It is about time the fares paid by rail passengers were made fair.
Travellers must be able to select the time of their journey and the price of their ticket in full knowledge of all the options available. That this will now be possible with the release of the database of all alternative ticket prices is a welcome light at the end of a long, dark tunnel for passengers who until now have faced extreme difficulty in tracking down the cheapest fares.
Some journeys are up to two-thirds cheaper by buying split tickets to stations between the starting point and destination but potential travellers have been unable to discover this without hours of research or a particularly helpful ticket clerk. Now the Alice-in-Wonderland world of British train fares is to be opened up, there will be a way round the serious anomalies that continue despite the Association of Train Operating Companies (Atoc) promising a simplified price structure five years ago. Instead of paying £108.70 to travel from Glasgow to Sheffield, for example, passengers will know they can do so for only £62 by buying a ticket to Chorley and another from Chorley to Sheffield.
Such ridiculous anomalies are the result of 19 different companies operating services across the UK. It is true the division between operating companies and the network infrastructure makes a financial strategy for rail services in the UK particularly complex. Nevertheless, even in Scotland, where ScotRail is the only operator on non-cross-Border routes, anomalies exist, albeit to a lesser extent. Why should it be cheaper to buy three separate tickets to travel from Glasgow to Dundee than to buy a single ticket for the whole journey?
Transparency has been conspicuously lacking since the railways were privatised in the 1990s. But the actual mixture of commercial and state interests has produced an impossibly opaque fares structure. While the UK Government regulates season tickets and off-peak fares (and Holyrood oversees those on routes within Scotland) the operating companies are free to set other fares, leading to a multiplicity of different tariffs. These have also contributed to the high cost of train travel, with the fares for some UK journeys almost 10 times as much as their equivalent in European countries.

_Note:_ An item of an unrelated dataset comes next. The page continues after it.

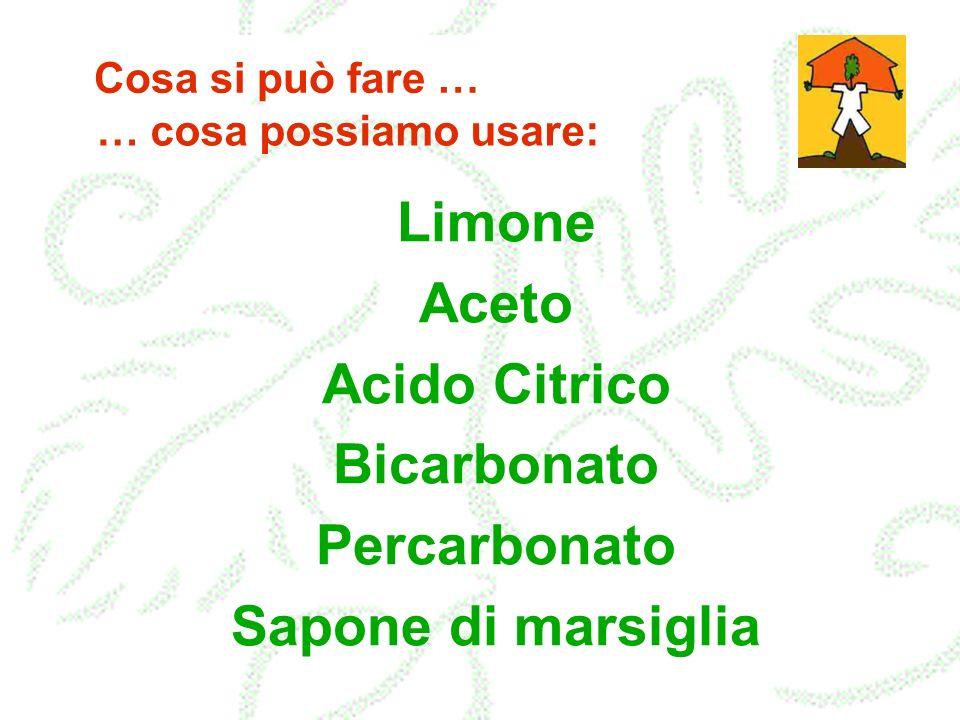 Limone Aceto Acido Citrico Bicarbonato Percarbonato Sapone di marsiglia … cosa possiamo usare: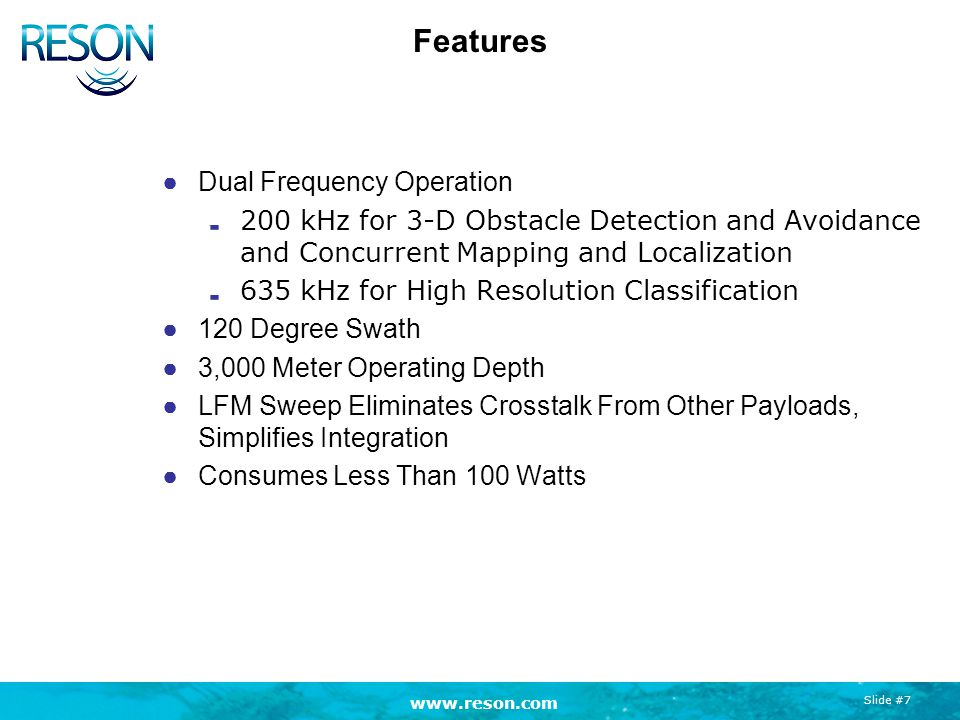 www.reson.com Slide #7 Features ●Dual Frequency Operation 200 kHz for 3-D Obstacle Detection and Avoidance and Concurrent Mapping and Localization 635 kHz for High Resolution Classification ●120 Degree Swath ●3,000 Meter Operating Depth ●LFM Sweep Eliminates Crosstalk From Other Payloads, Simplifies Integration ●Consumes Less Than 100 Watts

It is extraordinary that, despite the high costs and the complex system of fares, journey numbers have continued to increase. With even the regulated fares now rising above inflation, passengers deserve a better deal. The release of full information is long overdue and it is to be hoped that companies providing price comparison websites and mobile apps will seize the opportunity to offer a service that will allow many travellers to make considerable savings. Fares anomalies may have crept in by default but keeping passengers in the dark for so long without taking action came inexcusably close to deception. It must not happen again. Clarity and transparency about basic infrastructure must be recognised as a right.